A disaster recovery plan should define how your organisation responds to data loss, service disruption and system failure. Lightsafe supports that plan by helping MSPs protect backup data, track recovery readiness and restore critical systems quickly when needed.
A disaster recovery plan is the documented process for restoring critical systems, data and operations after an outage, corruption event or other disruption. Its purpose is to reduce downtime, define responsibilities and make recovery decisions clear before an incident happens.
Start by defining who owns backup administration, who approves restores, who communicates with stakeholders and who is responsible for validating recovered systems. Clear ownership reduces delay during incidents.
Document which systems are protected, how often backups run, where backup data is stored, what retention applies and how restores are performed.
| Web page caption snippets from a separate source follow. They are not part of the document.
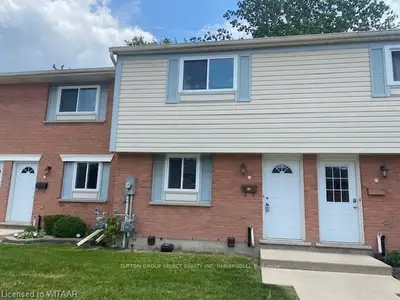 141 BAY Street 22, Woodstock, ON N4S 8H7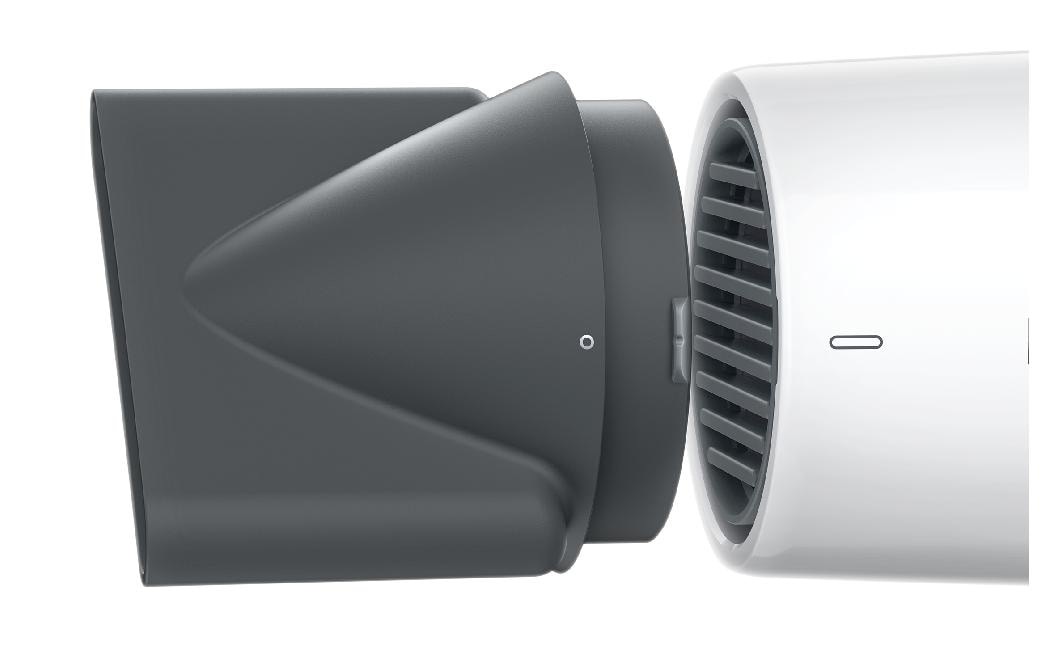 Braun Haartrockner »HD 2.1«, 2100 W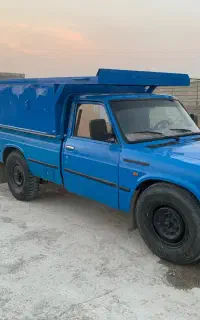 حمل بار نیسان خورموج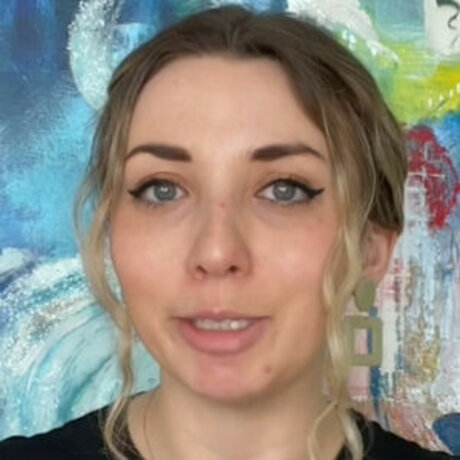 Nahá fotka uniklých OnlyFans od Kat Abughazaleh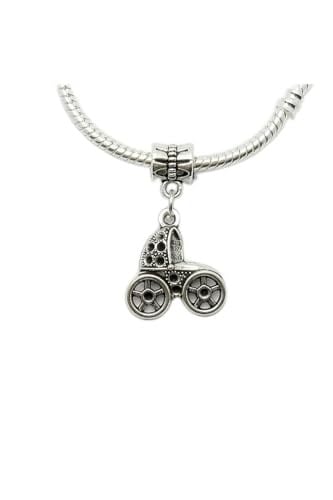PANDORA CHARM BİLEKLİK UYUMLU GÜMÜŞ CHARM takıNM131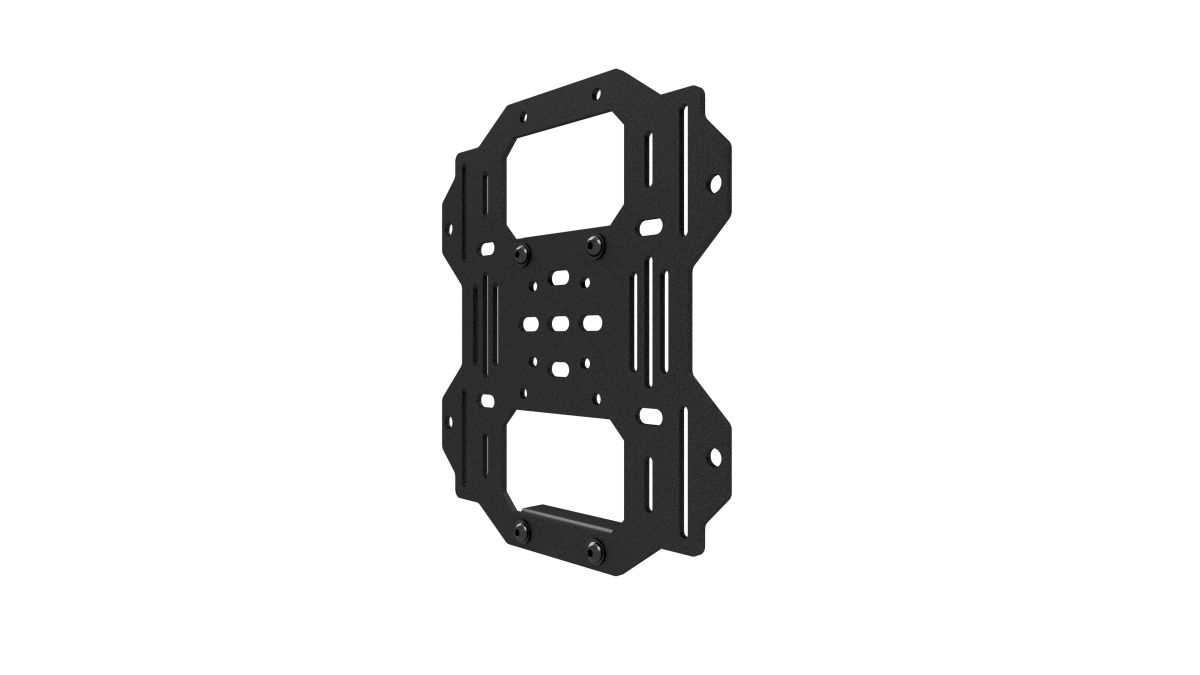 PRINSU DESIGNS | 2nd Gen Subaru Crosstrek Ladder Accessory Panel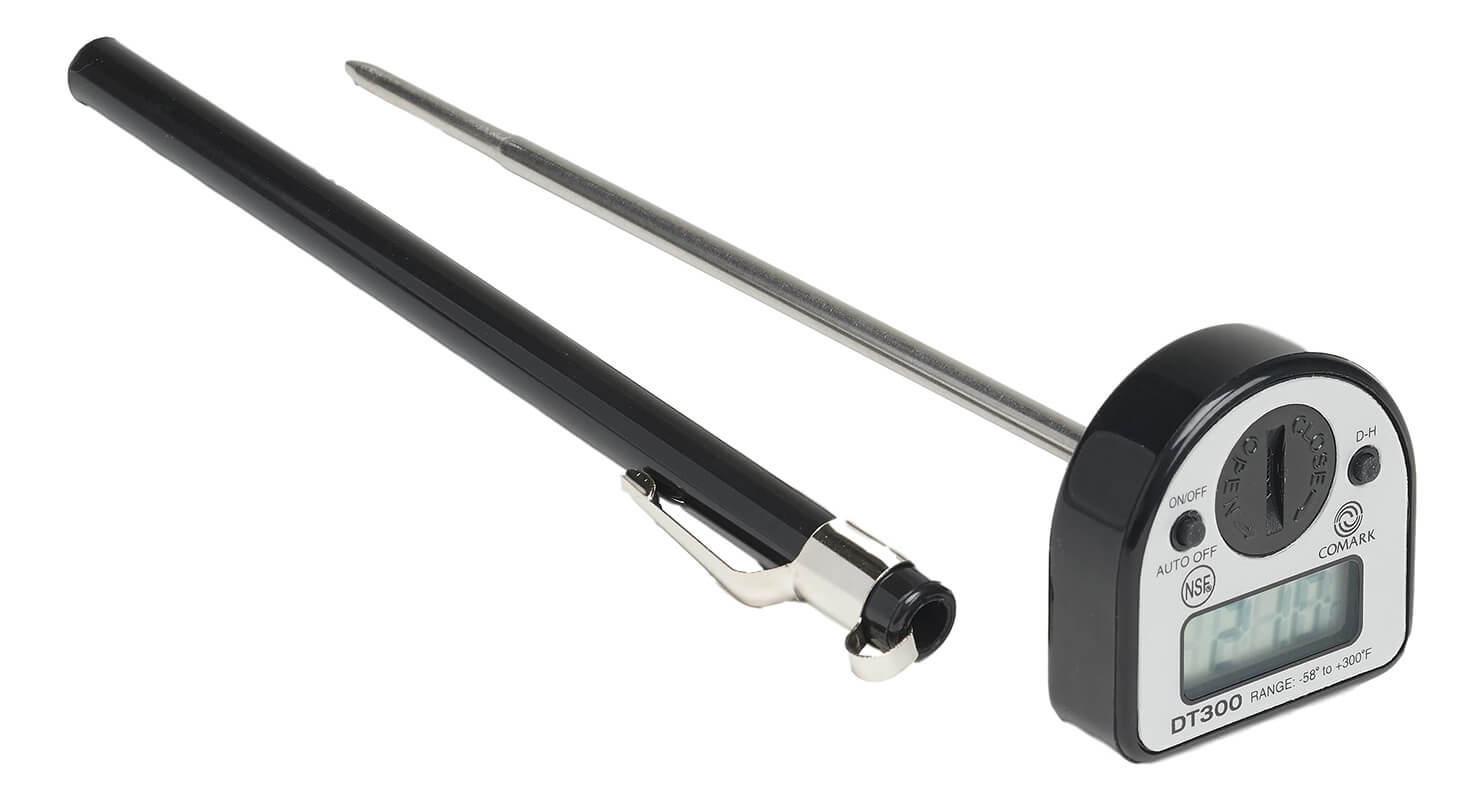 Digital Thermometer Digital Thermometer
Lightsafe helps MSPs manage these settings centrally across clients, profiles and machines.
Not every system needs the same recovery target. A disaster recovery plan should distinguish between critical, important and lower-priority workloads so that teams know what must be restored first.
Recovery plans should be tested, not assumed. Restore testing helps confirm that backup data is usable, that encryption keys are accessible and that the recovery process works as expected under time pressure.
Disaster recovery plans should be reviewed whenever systems, staff, client requirements or infrastructure change. A plan that is not maintained quickly becomes unreliable in practice.